Grenzüberschreitende Nutzung von Dienstfahrzeugen

Seit dem 1. Mai 2015 gilt im Verhältnis zur Europäischen Union die Regelung, dass ein bei einem Schweizer Arbeitgeber immatrikuliertes Dienstfahrzeug einem in der EU wohnhaften Arbeitnehmer einzig für Dienstfahrten und den Weg zur Arbeitsstätte zur Verfügung gestellt werden darf. Der private Gebrauch ist nur dann gestattet, wenn das Fahrzeug in die EU eingeführt und Zollabgaben entrichtet wurde. Ob das Fahrzeug nach der Einfuhr auch in der EU zuzulassen ist, ist noch nicht abschliessend geklärt. Frankreich lässt eine Nutzung ohne die inländische Anmeldung zu, in Deutschland herrscht hier noch Uneinigkeit. 

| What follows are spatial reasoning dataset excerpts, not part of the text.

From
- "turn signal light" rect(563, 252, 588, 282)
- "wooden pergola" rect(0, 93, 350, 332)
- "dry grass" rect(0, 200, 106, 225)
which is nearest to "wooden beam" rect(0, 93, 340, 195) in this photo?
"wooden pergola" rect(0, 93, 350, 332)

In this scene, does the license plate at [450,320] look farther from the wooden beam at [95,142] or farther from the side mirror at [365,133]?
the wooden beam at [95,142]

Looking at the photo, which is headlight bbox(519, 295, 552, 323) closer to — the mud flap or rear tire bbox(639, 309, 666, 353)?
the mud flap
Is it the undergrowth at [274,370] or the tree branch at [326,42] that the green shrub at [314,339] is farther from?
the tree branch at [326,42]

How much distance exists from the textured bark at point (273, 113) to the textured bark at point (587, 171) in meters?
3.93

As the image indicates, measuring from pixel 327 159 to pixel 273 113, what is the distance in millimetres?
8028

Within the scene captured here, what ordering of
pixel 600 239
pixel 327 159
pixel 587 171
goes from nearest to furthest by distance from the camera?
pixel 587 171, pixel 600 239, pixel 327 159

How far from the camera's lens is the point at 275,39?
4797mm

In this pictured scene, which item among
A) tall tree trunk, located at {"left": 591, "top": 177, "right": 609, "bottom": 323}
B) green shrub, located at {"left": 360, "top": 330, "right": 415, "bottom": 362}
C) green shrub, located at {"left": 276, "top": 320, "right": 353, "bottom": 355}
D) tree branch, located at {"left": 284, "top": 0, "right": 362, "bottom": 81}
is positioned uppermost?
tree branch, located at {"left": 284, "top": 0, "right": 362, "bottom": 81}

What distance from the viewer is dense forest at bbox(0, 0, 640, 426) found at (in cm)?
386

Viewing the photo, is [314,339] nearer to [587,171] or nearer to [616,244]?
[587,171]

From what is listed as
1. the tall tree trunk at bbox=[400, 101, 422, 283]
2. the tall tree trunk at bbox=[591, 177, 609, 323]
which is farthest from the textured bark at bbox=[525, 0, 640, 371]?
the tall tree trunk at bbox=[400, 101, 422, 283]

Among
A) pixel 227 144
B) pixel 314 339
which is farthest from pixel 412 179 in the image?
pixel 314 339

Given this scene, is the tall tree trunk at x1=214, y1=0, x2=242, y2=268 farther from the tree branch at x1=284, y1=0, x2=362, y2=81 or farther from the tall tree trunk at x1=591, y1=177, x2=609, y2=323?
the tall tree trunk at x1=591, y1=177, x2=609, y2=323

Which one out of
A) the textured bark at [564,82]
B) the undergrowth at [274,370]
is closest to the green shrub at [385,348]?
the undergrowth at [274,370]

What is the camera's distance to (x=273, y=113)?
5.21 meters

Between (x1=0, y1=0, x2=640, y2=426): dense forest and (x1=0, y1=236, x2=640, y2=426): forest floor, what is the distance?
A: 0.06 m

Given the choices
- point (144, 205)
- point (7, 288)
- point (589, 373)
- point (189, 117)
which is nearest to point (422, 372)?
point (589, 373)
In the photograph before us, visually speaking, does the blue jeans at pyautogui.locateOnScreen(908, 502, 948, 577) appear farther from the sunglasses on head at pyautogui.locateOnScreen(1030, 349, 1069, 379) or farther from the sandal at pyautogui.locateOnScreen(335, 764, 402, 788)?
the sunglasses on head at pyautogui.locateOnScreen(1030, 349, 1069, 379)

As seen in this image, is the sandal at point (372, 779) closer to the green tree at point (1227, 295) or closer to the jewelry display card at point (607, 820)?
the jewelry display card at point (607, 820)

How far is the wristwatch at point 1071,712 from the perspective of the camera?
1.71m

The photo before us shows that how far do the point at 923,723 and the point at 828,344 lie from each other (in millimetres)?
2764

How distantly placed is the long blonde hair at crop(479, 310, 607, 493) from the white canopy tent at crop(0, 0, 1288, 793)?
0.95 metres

Darüber hinaus sind in der EU wohnhaften Grenzgängern, die ihr privates Fahrzeug nutzen in der Schweiz nur die Fahrten zwischen Wohn- und Arbeitsplatz sowie private Fahrten erlaubt. Wollen oder sollen sie ihren eigenen PKW dienstlich nutzen, so muss dieser ebenfalls in die Schweiz eingeführt und verzollt werden.  Auch hier stellt sich die Frage danach wo das Fahrzeug zu immatrikulieren ist. 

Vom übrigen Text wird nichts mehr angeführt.